In a competent society the principles of ordered liberty guide the citizen throughout the life cycle. They inform him and his children and the community of the rules by which human beings make good lives for themselves. Because the rights, laws and duties of the competent society are all of a piece and reflect the bipolar nature of man, the entire ensemble of individual citizen, family, community, society and institutions forms a coherent whole in support of life, liberty, social cooperation and the pursuit of happiness.
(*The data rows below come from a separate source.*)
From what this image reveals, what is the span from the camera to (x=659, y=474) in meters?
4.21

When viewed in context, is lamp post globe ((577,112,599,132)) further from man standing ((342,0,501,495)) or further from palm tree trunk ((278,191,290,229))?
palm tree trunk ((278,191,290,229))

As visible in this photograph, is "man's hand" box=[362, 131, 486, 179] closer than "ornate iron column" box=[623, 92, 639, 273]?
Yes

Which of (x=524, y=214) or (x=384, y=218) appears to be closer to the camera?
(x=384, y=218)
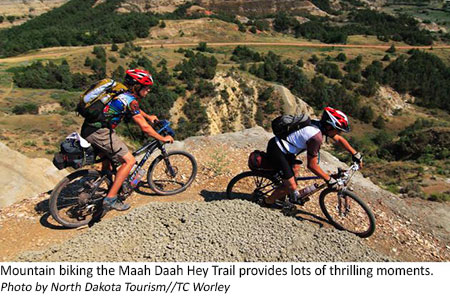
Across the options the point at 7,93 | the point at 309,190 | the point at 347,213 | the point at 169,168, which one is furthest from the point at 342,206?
the point at 7,93

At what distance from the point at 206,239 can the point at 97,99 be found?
3139 millimetres

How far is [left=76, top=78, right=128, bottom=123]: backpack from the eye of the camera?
5062mm

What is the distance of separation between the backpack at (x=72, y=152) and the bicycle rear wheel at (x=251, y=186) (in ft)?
10.5

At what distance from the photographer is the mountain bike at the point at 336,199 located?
5849mm

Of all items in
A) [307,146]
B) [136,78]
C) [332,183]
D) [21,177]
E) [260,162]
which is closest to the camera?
[307,146]

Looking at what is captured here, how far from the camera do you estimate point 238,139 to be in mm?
10930

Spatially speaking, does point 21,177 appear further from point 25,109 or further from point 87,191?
point 25,109

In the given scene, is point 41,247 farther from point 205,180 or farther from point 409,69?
point 409,69

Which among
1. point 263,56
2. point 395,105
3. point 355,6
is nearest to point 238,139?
point 263,56

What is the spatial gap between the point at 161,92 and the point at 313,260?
32.0m

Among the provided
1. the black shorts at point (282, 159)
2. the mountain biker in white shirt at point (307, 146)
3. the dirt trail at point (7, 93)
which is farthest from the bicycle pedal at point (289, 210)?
the dirt trail at point (7, 93)

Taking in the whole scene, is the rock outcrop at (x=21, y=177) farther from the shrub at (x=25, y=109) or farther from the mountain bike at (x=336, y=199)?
the shrub at (x=25, y=109)

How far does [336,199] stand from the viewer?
6430 mm

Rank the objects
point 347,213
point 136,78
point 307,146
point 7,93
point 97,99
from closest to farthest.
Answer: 1. point 97,99
2. point 307,146
3. point 136,78
4. point 347,213
5. point 7,93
Under the rules that govern ordered liberty, the human organism and its physical and social environment are in harmony to the maximum extent possible given the turbulent nature of man.

By contrast, a society organized under radical liberalism comes into immediate conflict with the bipolar nature of man and with the rights, laws and duties needed for human beings to live in peace and freedom. Rather than coordinating the life of the individual citizen with the institutions of his society, radical liberalism sets individuals and institutions into perpetual conflict with each other through its rhetoric of class warfare and victimization, its violations of personal freedom through confiscatory taxation and invasive regulation, its attacks on family integrity, and the endless bungling of government bureaucracy.

With an incomparable record of flawed analysis, faulty solutions and destructive consequences, liberal government grandly proclaims itself indispensable and presumes to regulate and administer our lives from the business office to the bedroom. The inherent potential for madness in all human beings--our tendencies toward grandiosity, overestimation and extravagance; our impaired judgment, distortions of fact, misunderstanding of cause and effect and resistance to learning from experience; our lack of perspective and obsession with irrelevant details; our foolish goals, paranoid fears and irrational counter-aggression; our power-grabbing and criminality--all are writ large in the madness of liberal government. Its policies and operations are a study in the psychopathology and sociopathology of human nature.